Wenn die Tiere in Gefangenschaft Abwechslung brauchen, was ist dann mit den Zootieren? Die Wahrheit ist, dass Zoo- und Zirkustiere immer leiden, da ihnen ihre artgerechten und angeborenen Verhaltensweisen nicht ermöglicht werden können. Natürlich können sich Tiere an Situationen wie die im Zirkus anpassen, aber diese Anpassungsleistung sagt nicht aus, dass den Tieren ihr artgerechtes Umfeld nicht fehlt. Ein stetig wechselndes Umfeld kann gerade für scheue Tiere ein großes Problem sein.
"Tiergerechte" Dressur ist "gesund" für Tiere
Hierbei bezieht sich der Zirkus Fliegenpilz auf "Studien im Circus", die von Heini Hediger, dem "Begründer der modernen Tiergartenbiologie", vor "über 50 Jahren" durchgeführt wurden.
Zuerst einmal stellt sich die Frage, was ist überhaupt eine "tiergerechte" Dressur? Der Zirkus Fliegenpilz rühmt sich, die sogenannte "humane Tierdressur" mit "sanften Methoden" zu benutzen. Fakt ist, dass diese sogenannte sanfte Dressur nichts als eine Wortverdreherei ist. "Dompteure" werden zu "Tierlehrern", "Dressur" zur "Edukation". Doch wer ein Wildtier dazu bringen möchte, das zu tun, was von ihm verlangt wird, muß seinen Willen brechen. Der Zirkus Fliegenpilz gibt vor, nur Darbietungen im Programm zu haben, die die "arttypischen und individuellen Anlagen der Tiere" berücksichtigen. In Wahrheit bedeutet dies nur, dass Nilpferde nicht zum Fliegen und Giraffen nicht zum Seilhüpfen gebracht werden. Aber es werden Verhaltensweisen vorgeführt, zu denen die Tiere sonst nur in Extremsituationen fähig sind, so z.B. in großer Angst. Pferde zum Beispiel sind Fluchttiere, die lieber Kilometer laufen, als über ein Hindernis zu springen.

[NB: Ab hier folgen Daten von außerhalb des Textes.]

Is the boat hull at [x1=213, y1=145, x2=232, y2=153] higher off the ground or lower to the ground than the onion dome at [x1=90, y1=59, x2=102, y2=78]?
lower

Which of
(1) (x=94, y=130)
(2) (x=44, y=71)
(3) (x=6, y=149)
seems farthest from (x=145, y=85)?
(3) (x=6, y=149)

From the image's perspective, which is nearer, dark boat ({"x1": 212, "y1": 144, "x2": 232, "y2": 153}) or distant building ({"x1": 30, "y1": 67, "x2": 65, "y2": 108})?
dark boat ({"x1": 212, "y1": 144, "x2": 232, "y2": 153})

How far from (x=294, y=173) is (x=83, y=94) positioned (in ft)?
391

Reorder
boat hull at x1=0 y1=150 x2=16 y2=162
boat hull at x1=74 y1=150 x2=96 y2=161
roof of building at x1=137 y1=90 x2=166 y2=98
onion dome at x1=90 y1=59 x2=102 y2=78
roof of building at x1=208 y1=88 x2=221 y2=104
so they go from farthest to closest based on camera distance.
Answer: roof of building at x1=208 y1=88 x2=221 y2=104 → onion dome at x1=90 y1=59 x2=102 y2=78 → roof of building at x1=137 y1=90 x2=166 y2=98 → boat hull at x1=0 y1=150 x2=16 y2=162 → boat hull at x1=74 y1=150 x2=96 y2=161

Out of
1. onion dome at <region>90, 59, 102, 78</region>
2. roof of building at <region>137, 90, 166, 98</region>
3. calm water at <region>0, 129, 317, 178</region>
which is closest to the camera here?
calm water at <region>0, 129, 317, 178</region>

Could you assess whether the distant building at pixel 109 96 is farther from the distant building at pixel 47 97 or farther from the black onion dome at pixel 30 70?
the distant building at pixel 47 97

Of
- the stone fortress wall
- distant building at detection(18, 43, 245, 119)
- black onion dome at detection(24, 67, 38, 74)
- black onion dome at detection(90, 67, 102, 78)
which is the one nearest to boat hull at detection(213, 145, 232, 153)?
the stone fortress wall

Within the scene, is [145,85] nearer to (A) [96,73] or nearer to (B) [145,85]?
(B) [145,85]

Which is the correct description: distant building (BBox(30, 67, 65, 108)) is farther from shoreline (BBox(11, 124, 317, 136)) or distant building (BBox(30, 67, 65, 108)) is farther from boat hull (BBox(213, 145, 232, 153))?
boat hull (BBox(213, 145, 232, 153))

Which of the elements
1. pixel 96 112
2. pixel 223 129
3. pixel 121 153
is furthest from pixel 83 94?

In diesem Kontext ist die zitierte These des Verhaltensbiologen Dr. Birmelin purer Zynismus: "In freier Wildbahn lebende Tiere reagieren lediglich in einem Maße, wie es ihre Umwelteinflüsse erfordern. Dabei verfügen sie von Natur aus über weitaus größere Fähigkeiten. Tiere, die durch Dressur geistig angeregt und gefordert würden, wiesen nachweislich bessere Lern- und Denkleistungen auf, als ihre wild lebenden Artgenossen."